12 Nisan 2018

Hayatın içinden nükteler....

Bugün sizlere biraz tebessüm ettirmek istiyorum. Sunacağım nükteler ne Japonya ne Çin'den bizzat hayatın içinden….

 

-İÇECEĞİN  GAZLISINDAN  YİYECEĞİN  TUZLUSUNDAN  UZAK  DUR-

 

-‘'Hocam! sabah sabah bana bir tavsiyede bulunda,  onu  gün  boyu  yaşayayım''diyen genç Ahmet'e şu nasihatte bulundum;

 

-Ahmetçiğim, içeceğin  gazlısından,  yiyeceğin  tuzlusundan, 

şoförlerin hızlısından, yolların çok buzlusundan, pazarlığın gizlisinden, yüreklerin paslısından, havaların sislisinden,

hanımların nazlısından  uzak  dur!...

 

-BİR TAKVİM YAPRAĞININ SÖYLETTİKLERİ-

 

Geçen ayın son gününün takvim yaprağını elime  alınca  içimi derin bir hüzün kapladı. O hüzünle şu dizeleri yazdım:

‘'Soba yanar mahrum olur kömürden

İnsan yaşar, gider koca ömürden''

 

-TERS HESAP-

 

Geçen gün bir arkadaşla bir mağazanın alt katında alışveriş yapıp, üst katında hesap ödeyince arkadaşa şöyle dedim:

Şu çelişkiye bak! toprağın üstünde yaptıklarımızın hesabını toprağın altında verirken, mağazanın alt katında aldıklarımızın hesabını üst katında veriyoruz.

 

-YA HOCAYA YA KOCAYA-

 

Babasının gösterdiği  onca gayrete rağmen tembellik eden bir hanım kıza şu tavsiyede bulundum:

Bak hanım kız! tercih senin ya çalışır okur, üniversiteye(hocaya gidersin), ya  da  tembellik edip, bir yer kazanamayınca mecburen kocaya gidersin.

 

-SECDE NASIL YAPILMALI?-

 

‘'Namazlarımı huşu ile kılamıyorum.''diyen bir işadamı dostuma  şunları söyledim:

Bunun sebebi şu: Sen  sadece alnınla secde ediyorsun. Namazından huşu elde edebilmek için hem alnınla, hem aklınla hem de yüreğinle secde etmelisin.

 

-BAYRAM SORUSU-

 

Bayramı nasıl ihya ettiniz? Kurban etlerinizi derin dondurucuda dondurarak mı, kurban etleriyle yoksulun acısını dindirerek mi?

 

 -ONLAR BERABERE KALDI BİZ BERABER OLAMADIK-

  

3 kıymetli dostla nezih bir mekanda sıcak bir çorba için sözleşmiştik, fakat arkadaşlarla o sabah buluşamadık.
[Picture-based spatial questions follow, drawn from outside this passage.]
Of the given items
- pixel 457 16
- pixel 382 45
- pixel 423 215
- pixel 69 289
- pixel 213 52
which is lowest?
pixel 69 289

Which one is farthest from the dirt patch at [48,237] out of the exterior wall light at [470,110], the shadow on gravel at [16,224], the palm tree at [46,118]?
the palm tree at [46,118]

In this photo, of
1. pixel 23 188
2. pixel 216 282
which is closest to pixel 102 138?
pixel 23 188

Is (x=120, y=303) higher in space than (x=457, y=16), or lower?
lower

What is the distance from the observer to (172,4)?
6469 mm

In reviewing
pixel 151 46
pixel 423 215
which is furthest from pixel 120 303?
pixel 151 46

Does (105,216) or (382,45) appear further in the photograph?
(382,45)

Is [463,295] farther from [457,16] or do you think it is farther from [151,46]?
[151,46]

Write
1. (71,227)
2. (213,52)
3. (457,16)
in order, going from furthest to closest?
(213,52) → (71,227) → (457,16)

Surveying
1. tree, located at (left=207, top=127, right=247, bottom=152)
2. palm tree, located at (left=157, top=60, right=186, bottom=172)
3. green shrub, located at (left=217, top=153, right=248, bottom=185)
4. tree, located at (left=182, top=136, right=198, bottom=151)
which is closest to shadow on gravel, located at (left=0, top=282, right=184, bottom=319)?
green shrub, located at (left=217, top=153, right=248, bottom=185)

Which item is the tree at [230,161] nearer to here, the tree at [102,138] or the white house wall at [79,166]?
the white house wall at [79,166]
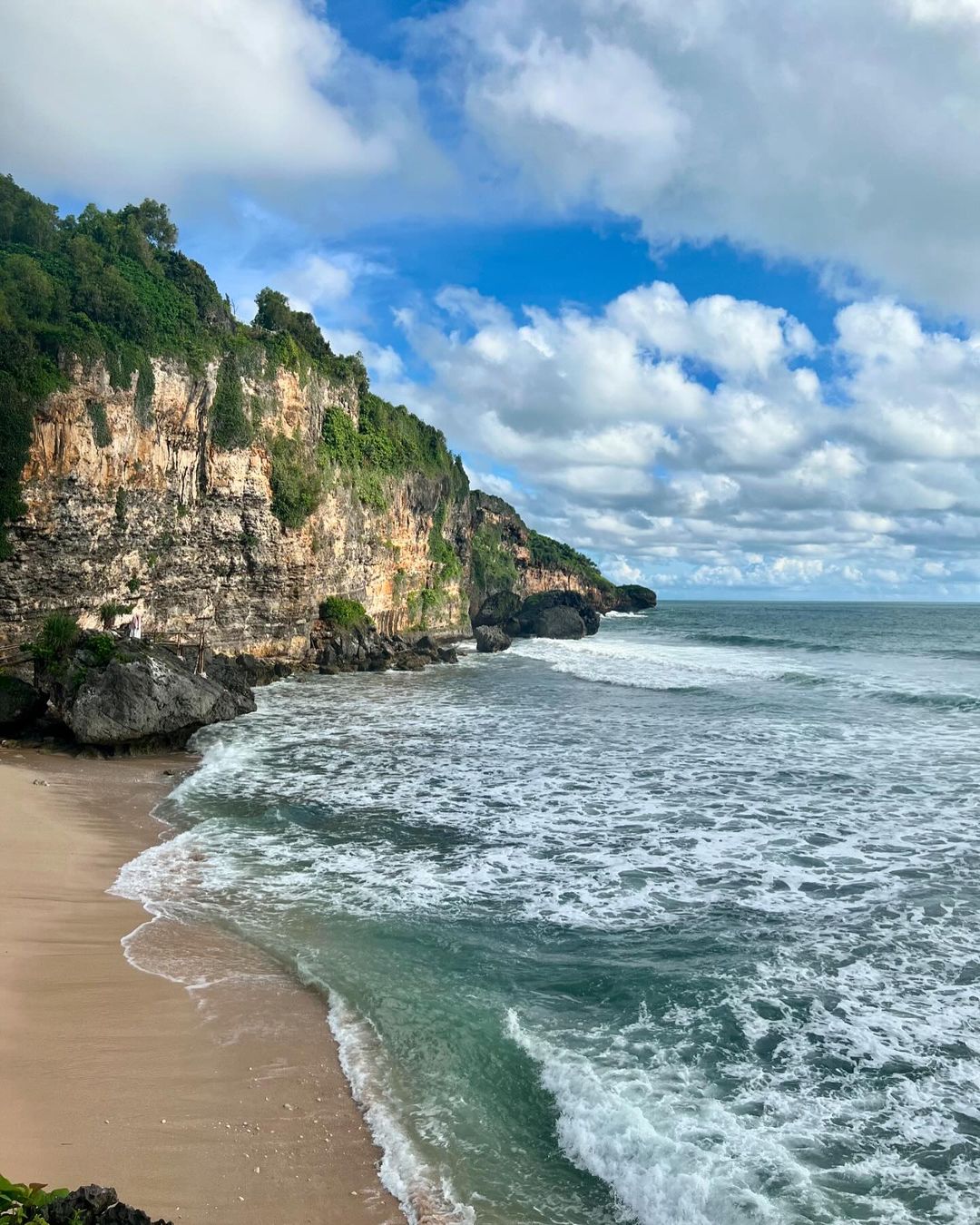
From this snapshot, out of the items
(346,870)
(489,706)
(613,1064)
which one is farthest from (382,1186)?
(489,706)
Telafi buluşmamızda arkadaşlara şöyle dedim;

‘'Arkadaşlar, bu nasıl iştir Allahaşkına! Ezeli rakipler Fenerbahçe'yle Galatasaray bile Kadıköy'de berabere kaldılar. Biz ezeli refikler olarak bir araya gelemedik.

 

-TESBİHÇİ,TENBİHÇİ,TEKBİRCİ-

 

Bir mekanda oturuyoruz. Nevşehirli Ethem abi selam verip,''Ben tesbihçi Ethem'' deyince, ona ‘'Ben de Tenbihçi Bülent'' diyerek mukabelede bulundum.
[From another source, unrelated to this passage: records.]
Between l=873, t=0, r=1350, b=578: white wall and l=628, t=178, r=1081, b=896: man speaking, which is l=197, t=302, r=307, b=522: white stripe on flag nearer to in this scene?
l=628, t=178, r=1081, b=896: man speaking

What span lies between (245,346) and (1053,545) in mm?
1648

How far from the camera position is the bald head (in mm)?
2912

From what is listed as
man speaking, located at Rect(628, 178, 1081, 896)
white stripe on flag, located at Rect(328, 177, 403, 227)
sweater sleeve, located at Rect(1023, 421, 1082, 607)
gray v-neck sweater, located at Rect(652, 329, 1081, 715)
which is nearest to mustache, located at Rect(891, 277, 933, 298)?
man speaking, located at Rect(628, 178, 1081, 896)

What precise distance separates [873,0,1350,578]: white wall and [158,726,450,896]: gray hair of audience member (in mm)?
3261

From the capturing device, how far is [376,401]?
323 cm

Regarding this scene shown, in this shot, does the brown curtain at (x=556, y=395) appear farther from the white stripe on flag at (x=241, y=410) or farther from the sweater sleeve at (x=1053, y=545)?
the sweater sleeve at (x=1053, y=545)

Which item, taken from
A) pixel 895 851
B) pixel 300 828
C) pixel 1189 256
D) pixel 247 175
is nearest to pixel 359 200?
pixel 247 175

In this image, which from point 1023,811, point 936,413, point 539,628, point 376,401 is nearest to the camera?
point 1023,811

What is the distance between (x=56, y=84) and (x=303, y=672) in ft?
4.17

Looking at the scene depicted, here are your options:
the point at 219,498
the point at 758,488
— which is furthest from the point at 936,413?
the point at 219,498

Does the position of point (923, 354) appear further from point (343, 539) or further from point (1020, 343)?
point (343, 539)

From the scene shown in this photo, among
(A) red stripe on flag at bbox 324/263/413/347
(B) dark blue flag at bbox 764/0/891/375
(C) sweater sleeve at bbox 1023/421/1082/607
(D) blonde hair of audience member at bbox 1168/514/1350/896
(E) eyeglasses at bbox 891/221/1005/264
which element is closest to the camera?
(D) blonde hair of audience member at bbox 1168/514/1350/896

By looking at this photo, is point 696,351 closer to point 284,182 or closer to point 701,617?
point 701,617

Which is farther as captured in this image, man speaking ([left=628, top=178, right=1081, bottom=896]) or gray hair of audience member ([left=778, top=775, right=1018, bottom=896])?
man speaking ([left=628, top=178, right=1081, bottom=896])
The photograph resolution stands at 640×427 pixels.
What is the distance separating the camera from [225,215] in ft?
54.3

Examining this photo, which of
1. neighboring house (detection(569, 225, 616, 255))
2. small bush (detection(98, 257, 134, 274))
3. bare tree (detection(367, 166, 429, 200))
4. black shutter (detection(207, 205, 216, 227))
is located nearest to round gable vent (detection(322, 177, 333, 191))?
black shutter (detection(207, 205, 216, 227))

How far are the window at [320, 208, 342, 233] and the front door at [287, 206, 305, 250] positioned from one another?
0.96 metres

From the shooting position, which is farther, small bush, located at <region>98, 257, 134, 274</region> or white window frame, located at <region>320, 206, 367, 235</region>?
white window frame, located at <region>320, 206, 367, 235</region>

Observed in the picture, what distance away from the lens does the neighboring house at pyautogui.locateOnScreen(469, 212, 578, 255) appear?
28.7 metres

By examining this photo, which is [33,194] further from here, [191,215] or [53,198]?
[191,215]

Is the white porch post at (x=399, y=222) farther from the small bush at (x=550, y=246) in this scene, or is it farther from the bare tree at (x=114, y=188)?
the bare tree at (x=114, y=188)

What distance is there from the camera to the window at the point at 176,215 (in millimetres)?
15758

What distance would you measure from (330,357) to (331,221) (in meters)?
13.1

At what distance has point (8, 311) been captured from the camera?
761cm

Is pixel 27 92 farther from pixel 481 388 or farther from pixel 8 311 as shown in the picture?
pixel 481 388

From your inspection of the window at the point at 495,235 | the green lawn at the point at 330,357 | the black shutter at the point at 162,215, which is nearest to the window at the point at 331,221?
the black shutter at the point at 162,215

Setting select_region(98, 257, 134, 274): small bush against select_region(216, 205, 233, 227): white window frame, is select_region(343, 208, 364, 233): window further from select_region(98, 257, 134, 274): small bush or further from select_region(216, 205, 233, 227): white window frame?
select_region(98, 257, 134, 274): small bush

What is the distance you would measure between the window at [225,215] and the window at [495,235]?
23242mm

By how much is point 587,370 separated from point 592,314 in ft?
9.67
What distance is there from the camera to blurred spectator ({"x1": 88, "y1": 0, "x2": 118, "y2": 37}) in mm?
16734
Daha sonra aramıza katılan Muzaffer Doğan abi  ‘'Biriniz Tenbihçi, biriniz Teşbihçi''

Peki ben neyim?, deyince

Ona şöyle dedim:

-Sen de Tekbircisin abi

 

-AZİZ İSTANBULLULAR ACİZ İSTANBULLULAR-

 

İstanbul'un tarihi konumu ve eşsiz güzelliklerini görünce insanın İstanbullulara ‘'Aziz İstanbullular!''diyesi, 5 dakikalık yolu 50 dakikaya çıkaran trafik çilesini görünce de  ‘'Aciz İstanbullular'' diyesi geliyor..

 

-İKİ KITA İKİ YAKAYA-

 

İstanbul şehri 2 kıtayı biraraya getiriyor da bazen iki yakayı biraraya getiremiyor...

 

-16 PENALTI-

 

Yıllar önce bir ilkbahar sabahında baharı şu dizelerle karşılamıştım....

Geldi Mart'ın Onaltısı

Gitti kışın Penaltısı''

 

-ZORLAMA HORLAMA-

 

Bir mecliste arkadaşlara şöyle dedim

‘'Arkadaşlar! İslam Dinine girişte zorlama; girdikten sonra da hiçbir kardeşimizi horlama yoktur!